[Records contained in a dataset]
======
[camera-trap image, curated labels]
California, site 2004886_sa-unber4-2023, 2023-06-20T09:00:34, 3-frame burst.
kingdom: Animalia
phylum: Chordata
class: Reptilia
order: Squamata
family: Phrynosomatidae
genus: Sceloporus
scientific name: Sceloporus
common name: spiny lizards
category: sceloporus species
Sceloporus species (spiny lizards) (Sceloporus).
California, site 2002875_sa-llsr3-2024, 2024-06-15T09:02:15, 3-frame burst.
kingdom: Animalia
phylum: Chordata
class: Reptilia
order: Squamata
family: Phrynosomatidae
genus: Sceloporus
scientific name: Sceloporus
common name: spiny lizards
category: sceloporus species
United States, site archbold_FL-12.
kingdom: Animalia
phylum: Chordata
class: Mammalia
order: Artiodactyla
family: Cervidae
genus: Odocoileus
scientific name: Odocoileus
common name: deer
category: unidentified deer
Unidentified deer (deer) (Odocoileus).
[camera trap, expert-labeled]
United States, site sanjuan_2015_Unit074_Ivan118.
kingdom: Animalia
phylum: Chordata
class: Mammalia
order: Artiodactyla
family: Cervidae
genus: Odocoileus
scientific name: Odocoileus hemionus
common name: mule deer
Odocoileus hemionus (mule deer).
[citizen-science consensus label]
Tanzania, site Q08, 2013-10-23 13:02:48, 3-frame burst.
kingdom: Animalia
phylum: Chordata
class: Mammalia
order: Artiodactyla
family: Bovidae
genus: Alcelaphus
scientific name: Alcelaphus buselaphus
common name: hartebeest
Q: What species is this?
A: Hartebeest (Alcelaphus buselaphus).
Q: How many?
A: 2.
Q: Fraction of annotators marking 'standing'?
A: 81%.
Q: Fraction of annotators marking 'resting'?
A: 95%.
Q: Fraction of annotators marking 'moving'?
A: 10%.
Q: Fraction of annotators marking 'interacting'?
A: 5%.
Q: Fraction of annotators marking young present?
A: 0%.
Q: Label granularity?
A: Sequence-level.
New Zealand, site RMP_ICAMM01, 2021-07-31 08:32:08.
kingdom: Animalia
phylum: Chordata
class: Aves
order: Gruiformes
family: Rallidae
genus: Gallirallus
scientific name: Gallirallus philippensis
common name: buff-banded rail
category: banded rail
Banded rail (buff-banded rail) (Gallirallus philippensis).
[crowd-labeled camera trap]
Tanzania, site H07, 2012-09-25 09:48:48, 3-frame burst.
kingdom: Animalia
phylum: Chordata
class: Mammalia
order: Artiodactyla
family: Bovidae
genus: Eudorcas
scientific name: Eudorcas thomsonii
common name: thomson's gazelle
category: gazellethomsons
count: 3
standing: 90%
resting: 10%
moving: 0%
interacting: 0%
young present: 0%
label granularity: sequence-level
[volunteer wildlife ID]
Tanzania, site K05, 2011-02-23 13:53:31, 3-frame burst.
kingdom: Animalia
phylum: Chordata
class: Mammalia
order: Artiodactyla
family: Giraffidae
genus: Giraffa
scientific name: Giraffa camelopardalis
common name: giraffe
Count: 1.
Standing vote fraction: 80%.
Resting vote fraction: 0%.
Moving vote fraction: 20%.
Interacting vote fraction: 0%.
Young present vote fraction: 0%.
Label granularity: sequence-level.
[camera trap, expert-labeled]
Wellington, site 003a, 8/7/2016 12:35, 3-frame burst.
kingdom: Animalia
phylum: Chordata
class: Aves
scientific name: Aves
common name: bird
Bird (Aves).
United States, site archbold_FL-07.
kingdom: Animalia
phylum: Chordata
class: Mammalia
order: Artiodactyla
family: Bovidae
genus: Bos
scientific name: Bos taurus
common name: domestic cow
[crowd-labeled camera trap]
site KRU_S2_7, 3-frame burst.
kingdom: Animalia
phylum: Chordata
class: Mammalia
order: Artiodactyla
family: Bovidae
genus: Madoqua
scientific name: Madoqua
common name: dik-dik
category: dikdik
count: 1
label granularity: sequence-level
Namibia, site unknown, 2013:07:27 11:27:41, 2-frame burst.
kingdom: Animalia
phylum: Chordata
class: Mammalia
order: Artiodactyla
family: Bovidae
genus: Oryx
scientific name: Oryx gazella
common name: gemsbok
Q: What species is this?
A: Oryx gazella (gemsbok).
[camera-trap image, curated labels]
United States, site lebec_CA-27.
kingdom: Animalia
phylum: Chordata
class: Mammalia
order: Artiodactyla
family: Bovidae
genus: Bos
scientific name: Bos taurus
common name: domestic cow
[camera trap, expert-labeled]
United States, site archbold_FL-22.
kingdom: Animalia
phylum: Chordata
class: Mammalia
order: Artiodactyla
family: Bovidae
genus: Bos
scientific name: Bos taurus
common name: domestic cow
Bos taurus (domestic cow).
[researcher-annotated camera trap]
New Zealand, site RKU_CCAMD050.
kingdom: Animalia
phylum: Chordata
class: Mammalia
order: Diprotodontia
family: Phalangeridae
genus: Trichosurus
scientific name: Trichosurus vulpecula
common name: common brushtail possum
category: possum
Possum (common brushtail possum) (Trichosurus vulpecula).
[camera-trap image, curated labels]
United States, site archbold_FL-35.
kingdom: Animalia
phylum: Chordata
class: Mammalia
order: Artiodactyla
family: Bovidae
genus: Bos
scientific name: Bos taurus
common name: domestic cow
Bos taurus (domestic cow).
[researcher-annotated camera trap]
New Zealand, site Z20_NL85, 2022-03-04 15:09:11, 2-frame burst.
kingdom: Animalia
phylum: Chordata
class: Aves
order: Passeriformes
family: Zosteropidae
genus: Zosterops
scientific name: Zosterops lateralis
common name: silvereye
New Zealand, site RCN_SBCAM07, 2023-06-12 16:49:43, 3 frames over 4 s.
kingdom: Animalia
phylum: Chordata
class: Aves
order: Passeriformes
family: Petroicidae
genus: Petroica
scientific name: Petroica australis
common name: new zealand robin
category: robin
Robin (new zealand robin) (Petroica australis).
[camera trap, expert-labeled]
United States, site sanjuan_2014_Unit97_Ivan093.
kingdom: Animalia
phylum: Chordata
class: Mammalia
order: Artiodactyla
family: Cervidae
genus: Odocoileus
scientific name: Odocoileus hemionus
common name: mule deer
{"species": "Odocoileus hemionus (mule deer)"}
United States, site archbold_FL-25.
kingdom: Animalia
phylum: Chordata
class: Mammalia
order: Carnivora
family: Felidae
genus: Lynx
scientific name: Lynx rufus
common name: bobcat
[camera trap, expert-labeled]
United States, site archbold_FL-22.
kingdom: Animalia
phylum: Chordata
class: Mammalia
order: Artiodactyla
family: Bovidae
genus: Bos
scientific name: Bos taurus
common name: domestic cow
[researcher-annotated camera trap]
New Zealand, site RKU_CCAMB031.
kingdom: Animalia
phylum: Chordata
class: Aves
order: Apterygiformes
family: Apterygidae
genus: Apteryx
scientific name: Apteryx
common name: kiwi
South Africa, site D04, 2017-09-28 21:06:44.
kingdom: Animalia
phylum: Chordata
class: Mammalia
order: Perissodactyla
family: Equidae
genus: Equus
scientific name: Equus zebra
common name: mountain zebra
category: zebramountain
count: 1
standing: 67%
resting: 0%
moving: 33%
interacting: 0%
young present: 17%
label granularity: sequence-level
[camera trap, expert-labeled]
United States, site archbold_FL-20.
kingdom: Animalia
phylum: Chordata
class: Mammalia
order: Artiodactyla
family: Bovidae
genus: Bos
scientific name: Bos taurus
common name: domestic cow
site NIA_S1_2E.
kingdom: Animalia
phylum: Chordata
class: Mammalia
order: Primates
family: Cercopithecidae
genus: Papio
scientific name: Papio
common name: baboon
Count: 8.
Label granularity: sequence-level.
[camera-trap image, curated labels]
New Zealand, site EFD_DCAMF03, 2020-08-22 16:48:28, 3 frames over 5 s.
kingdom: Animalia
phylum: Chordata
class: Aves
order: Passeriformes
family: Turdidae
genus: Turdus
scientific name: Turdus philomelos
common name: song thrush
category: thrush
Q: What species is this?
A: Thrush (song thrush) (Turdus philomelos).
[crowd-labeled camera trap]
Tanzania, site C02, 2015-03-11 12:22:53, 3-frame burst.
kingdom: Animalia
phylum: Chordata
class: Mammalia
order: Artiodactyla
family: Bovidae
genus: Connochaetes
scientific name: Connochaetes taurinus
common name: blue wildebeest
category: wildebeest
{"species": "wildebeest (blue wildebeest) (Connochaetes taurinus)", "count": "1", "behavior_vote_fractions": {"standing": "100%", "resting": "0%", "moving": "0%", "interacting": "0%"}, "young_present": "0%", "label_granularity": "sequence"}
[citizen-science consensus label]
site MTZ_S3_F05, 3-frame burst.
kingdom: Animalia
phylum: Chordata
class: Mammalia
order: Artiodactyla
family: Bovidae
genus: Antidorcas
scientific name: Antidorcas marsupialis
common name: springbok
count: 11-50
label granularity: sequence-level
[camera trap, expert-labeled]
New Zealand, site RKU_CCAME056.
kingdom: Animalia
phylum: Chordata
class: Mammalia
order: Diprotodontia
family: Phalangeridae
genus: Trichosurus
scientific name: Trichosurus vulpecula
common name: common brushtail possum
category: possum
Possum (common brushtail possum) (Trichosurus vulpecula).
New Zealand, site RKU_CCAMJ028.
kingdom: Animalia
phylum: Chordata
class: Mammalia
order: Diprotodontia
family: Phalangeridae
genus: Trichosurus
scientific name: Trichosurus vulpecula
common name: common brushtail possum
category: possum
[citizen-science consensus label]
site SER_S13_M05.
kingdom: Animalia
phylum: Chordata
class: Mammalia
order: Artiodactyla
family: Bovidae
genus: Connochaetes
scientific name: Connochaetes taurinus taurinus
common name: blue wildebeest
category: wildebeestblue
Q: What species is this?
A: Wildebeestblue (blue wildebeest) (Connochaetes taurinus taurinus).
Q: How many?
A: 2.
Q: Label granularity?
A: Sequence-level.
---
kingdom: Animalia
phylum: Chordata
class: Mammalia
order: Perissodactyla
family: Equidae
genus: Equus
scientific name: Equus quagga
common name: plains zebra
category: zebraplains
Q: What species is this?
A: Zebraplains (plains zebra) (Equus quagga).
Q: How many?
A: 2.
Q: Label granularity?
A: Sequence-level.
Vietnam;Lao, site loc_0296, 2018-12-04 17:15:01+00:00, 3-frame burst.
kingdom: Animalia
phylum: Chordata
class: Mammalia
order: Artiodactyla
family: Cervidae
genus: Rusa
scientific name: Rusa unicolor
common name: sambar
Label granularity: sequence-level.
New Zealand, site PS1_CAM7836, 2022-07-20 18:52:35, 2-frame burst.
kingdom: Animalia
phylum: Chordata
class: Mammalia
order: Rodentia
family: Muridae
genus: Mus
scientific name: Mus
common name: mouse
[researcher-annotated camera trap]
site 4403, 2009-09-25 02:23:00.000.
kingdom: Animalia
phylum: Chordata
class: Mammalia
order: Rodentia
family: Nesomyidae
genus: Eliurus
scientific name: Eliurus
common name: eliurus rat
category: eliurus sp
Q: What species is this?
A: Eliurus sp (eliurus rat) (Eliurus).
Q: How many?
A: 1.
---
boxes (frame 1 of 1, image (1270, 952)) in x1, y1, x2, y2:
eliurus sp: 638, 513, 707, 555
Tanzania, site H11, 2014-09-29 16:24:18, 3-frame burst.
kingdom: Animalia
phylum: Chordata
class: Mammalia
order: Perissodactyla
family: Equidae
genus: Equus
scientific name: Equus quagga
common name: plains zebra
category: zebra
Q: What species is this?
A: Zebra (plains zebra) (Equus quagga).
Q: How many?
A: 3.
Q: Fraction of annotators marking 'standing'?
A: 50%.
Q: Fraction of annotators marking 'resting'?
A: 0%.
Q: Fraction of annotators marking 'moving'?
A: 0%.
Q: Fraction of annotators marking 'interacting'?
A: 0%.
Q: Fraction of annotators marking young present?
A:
======
Your task:
Copy range, inclusive: the line holding "United States, site archbold_FL-20." to the line holding "genus: Antidorcas". Reproduce exactly those lines of the records above and no others.

Written answer:
United States, site archbold_FL-20.
kingdom: Animalia
phylum: Chordata
class: Mammalia
order: Artiodactyla
family: Bovidae
genus: Bos
scientific name: Bos taurus
common name: domestic cow
site NIA_S1_2E.
kingdom: Animalia
phylum: Chordata
class: Mammalia
order: Primates
family: Cercopithecidae
genus: Papio
scientific name: Papio
common name: baboon
Count: 8.
Label granularity: sequence-level.
[camera-trap image, curated labels]
New Zealand, site EFD_DCAMF03, 2020-08-22 16:48:28, 3 frames over 5 s.
kingdom: Animalia
phylum: Chordata
class: Aves
order: Passeriformes
family: Turdidae
genus: Turdus
scientific name: Turdus philomelos
common name: song thrush
category: thrush
Q: What species is this?
A: Thrush (song thrush) (Turdus philomelos).
[crowd-labeled camera trap]
Tanzania, site C02, 2015-03-11 12:22:53, 3-frame burst.
kingdom: Animalia
phylum: Chordata
class: Mammalia
order: Artiodactyla
family: Bovidae
genus: Connochaetes
scientific name: Connochaetes taurinus
common name: blue wildebeest
category: wildebeest
{"species": "wildebeest (blue wildebeest) (Connochaetes taurinus)", "count": "1", "behavior_vote_fractions": {"standing": "100%", "resting": "0%", "moving": "0%", "interacting": "0%"}, "young_present": "0%", "label_granularity": "sequence"}
[citizen-science consensus label]
site MTZ_S3_F05, 3-frame burst.
kingdom: Animalia
phylum: Chordata
class: Mammalia
order: Artiodactyla
family: Bovidae
genus: Antidorcas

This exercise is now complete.